The solar panel manufacturing arm of Masdar, the Abu Dhabi national clean energy company, has delayed building its first factory in the emirate because the Government has not yet created adequate financial incentives, the firm's chief executive said yesterday, Rainer Gegenwart, the chief executive of Masdar PV, also said he expected the group to return a profit to government shareholders by next year after weathering a 30 per cent drop in the price of its panels last year.
The company, which opened its first plant last year in Germany, had hoped to break ground last month on a major new factory in Taweelah to cater to the emirate's target of generating 7 per cent of electricity from renewable sources by 2020. But a delay in promised legislation to give financial support to the target had also prevented the creation of a viable market for solar panels, Dr Gegenwart said.
"We are absolutely certain that the MENA region, or the UAE, which has a large demand for renewable energy, will develop into a significant market," he added. "But we also need some policies which give security to the investor." It is more costly to generate electricity from solar panels than from fossil fuels across the world, but in Abu Dhabi, where prices for natural gas are subsidised, the cost gap is exaggerated and offers no financial rationale for private companies to instal solar panels.
In Europe, the world's largest solar market, governments have mandated that utilities buy a set proportion of energy from solar producers at an inflated cost, a mechanism called a "feed-in tariff". Dr Gegenwart said he expected governments in the region to soon follow suit. A panel of renewable energy financiers and bankers was unanimous yesterday in its opinion that feed-in tariffs were the best mechanism to encourage investment and the growth of solar markets worldwide.
"Policy uncertainty really damages the industry," said Stephen Mullenix, the managing director of US Renewables Group, a private equity firm. "The worst is when a government comes out and says 'we're going to do something', then the entire private equity industry sits on the sidelines and waits." In the meantime, Masdar PV will sell mainly to the German market, Dr Gegenwart said. The firm expects to produce enough panels to produce 30 megawatts this year, and will increase that to 85mw on its existing production line by 2012 at its US$160 million (Dh587m) plant in Ichtershausen, Germany.

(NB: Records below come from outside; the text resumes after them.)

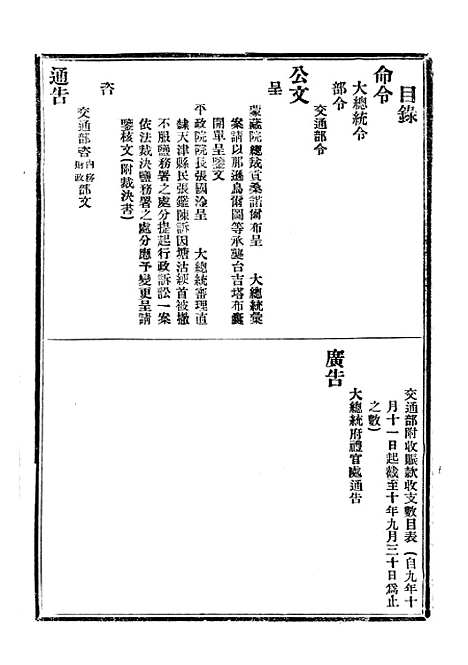 【政府公报】三十九 - 北京印铸局.pdf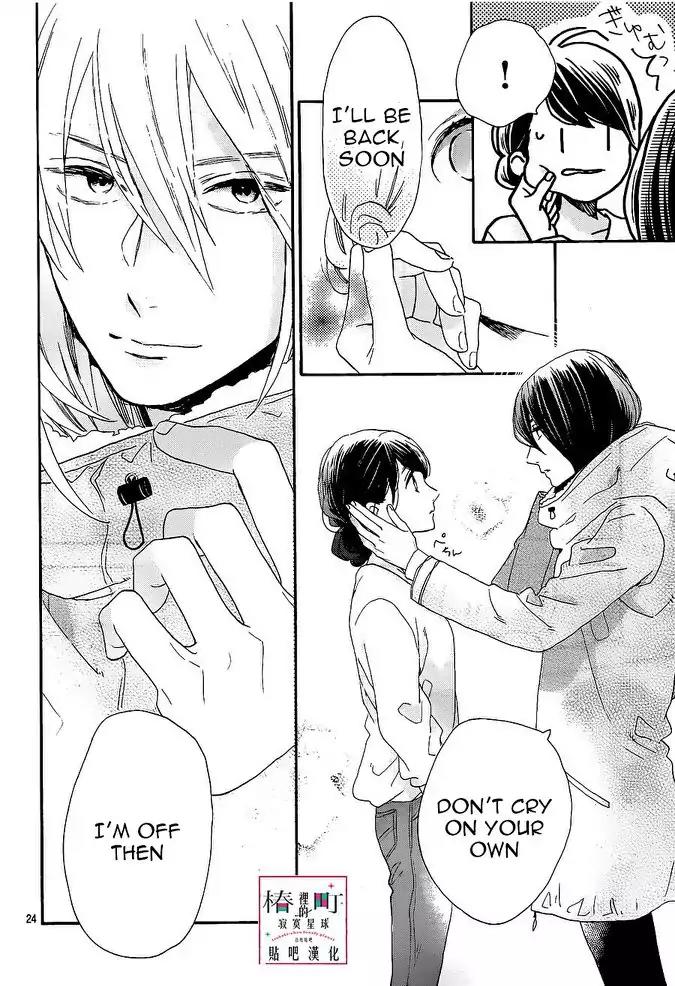 Tsubaki-chou Lonely Planet Chapter 47 page 24 - Chapter 47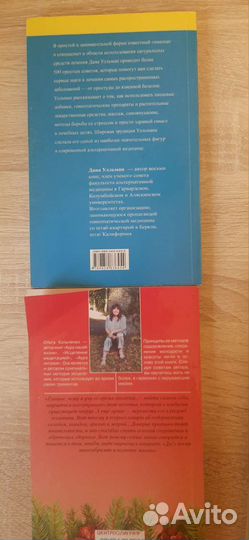 Книги по оздоровлению организма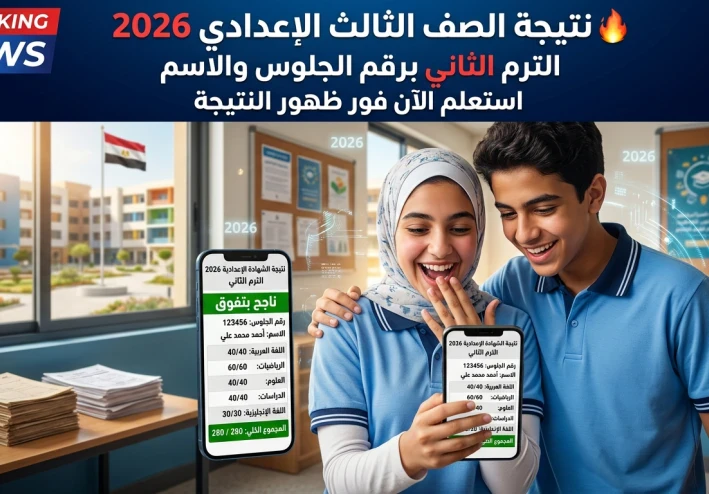 🔥 نتيجة الصف الثالث الإعدادي 2026 الترم الثاني برقم الجلوس والاسم جميع المحافظات | رابط الاستعلام المباشر وتحميل PDF فور الظهور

The firm was considering a $30m to $40m investment to boost the efficiency of its panels by next year, he said. The firm was also eyeing markets in France, Italy, Bulgaria and the Czech Republic, he added, and was weighing up whether to enter the US market by opening up a plant there. "We can be cost-effective in this market only if we are producing locally, because of the currency risk and because of the transportation costs," he said of the US.
The firm's technology choice, amorphous thin-film silicon, endured a tough time last year because panel prices fell sharply but production costs did not fall by nearly as much. "If you look at the long-term trends, we had price reductions of about 60 per cent over 20 years and 30 per cent over the last year," he said. "Of course we can cover 30 per cent if you give us three years, but to do that in one year, it's very difficult."
Glass, the key element in the company's panels, saw little reduction in price, he said. By contrast, the majority of manufacturers who build panels from silicon crystal fared much better, as silicon prices fell by nearly half. Thin-film panels remain less costly but also less efficient than crystalline silicon technology, but Dr Gegenwart indicated that the gap was closing. Masdar PV holds one advantage: in warmer markets such as the UAE and parts of the US, thin-film is less susceptible to the degrading effects of heat. The performance of a thin-film panel heated to 80°C by sunlight, for example, would suffer by 11 per cent, he said, compared with 22 per cent for a crystalline panel.